• [Consigne écrite a]:
Relevez chaque ligne des enregistrements qui contient la chaîne « bbox », en tenant compte de la casse.

• [Extrait du document]:
========================

Dans la foulée, il constate : «Dans un monde globalisé, nous sommes face à une déterritorialisation intellectuelle portée par une nouvelle figure de l’intellectuel : un intellectuel diasporique, métissé, qui peut fonctionner dans ce contexte comme aiguillon en nommant les choses et en situant les blocages.»Analysant les mouvements sociaux qui secouent le Maghreb et le Moyen-Orient en particulier, il note : «En observant les mouvements sociaux à travers les pays du sud de la Méditerranée et le mouvement des indignés au Nord, on voit qu’il y a quelque chose qui est de l’ordre de la transversalité des mouvements sociaux qui s’inscrit dans un espace générationnel. Il y a un basculement vers des demandes d’autres modalités de participation citoyenne et qui sont en rupture avec les modes traditionnels de faire de la politique qui ont prévalu jusque-là.» «Nul doute que les mouvements sociaux qui affectent les pays du sud de la Méditerranée, et le Maghreb en particulier, sont de nature différente. Ils relèvent des situations différentes qui s’inscrivent dans des profondeurs historiques différentes et renvoient à des conditions socio-anthropologiques, culturelles et politiques différentes. Cependant, ils s’inscrivent à mon sens dans un moment générationnel identique, génération dans le sens qu’en fait Karl Mannheim dans ‘Le problème des générations’ en tant que catégorie sociohistorique au-delà des effets d’âge permettant de délimiter l’espace-temps où des expériences et des références communes expriment et révèlent un esprit d’époque, un air du temps, une même respiration idéologique.»
«Moment générationnel»
Pour l’auteur de Parcours d’intellectuels maghrébins (Paris, Karthala/IME, 1999), ce «moment générationnel» est en rupture avec le passé : «Le passé ici fait référence au nationalisme décliné sous ses différentes formes : national développementaliste, nationalisme arabe, arabo-islamisme, islamo-nationalisme.» Toujours en s’appuyant sur les concepts élaborés par le sociologue allemand Karl Mannheim, il dira : «Dans sa définition des générations, Karl Mannheim parle de ‘moment fondateur’ pour spécifier ou caractériser une génération. On peut dire que la mort de Bouazizi a été, de ce point de vue, un moment fondateur. Il traduit le refus, la rupture d’une jeunesse inscrite dans les bruits du monde, confortée par les moyens modernes de diffusion, jeunesse qui s’émancipe des catégories du national par des pratiques, des codes, des rites nouveaux se situant par certaines pratiques ou par transfert dans l’espace-monde ou dans l’ailleurs.»

========================

• [Enregistrements bruts]:

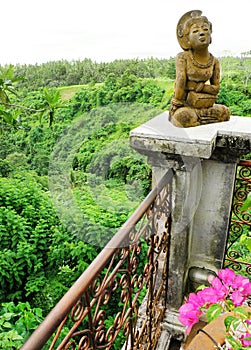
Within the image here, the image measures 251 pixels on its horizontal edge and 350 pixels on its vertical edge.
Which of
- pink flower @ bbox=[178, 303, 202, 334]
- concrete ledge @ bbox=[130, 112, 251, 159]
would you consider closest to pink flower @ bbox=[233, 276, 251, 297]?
pink flower @ bbox=[178, 303, 202, 334]

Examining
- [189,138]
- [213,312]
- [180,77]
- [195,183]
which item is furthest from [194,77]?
[213,312]

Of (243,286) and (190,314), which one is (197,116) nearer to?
(243,286)

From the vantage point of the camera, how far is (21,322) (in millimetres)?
2373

========================

• [Consigne écrite b]:
D'après l'extrait du document, pour quelle raison la mort de Bouazizi peut-elle être considérée comme un « moment fondateur » ? Répondez en une à trois phrases.

• [Réponse a]:
- pink flower @ bbox=[178, 303, 202, 334]
- concrete ledge @ bbox=[130, 112, 251, 159]
would you consider closest to pink flower @ bbox=[233, 276, 251, 297]?
pink flower @ bbox=[178, 303, 202, 334]

• [Réponse b]:
Karl Mannheim emploie la notion de « moment fondateur » pour caractériser une génération, et la mort de Bouazizi en constitue un de ce point de vue. Elle traduit en effet le refus et la rupture d'une jeunesse inscrite dans les bruits du monde. Cette jeunesse s'émancipe des catégories du national par des pratiques, des codes et des rites nouveaux.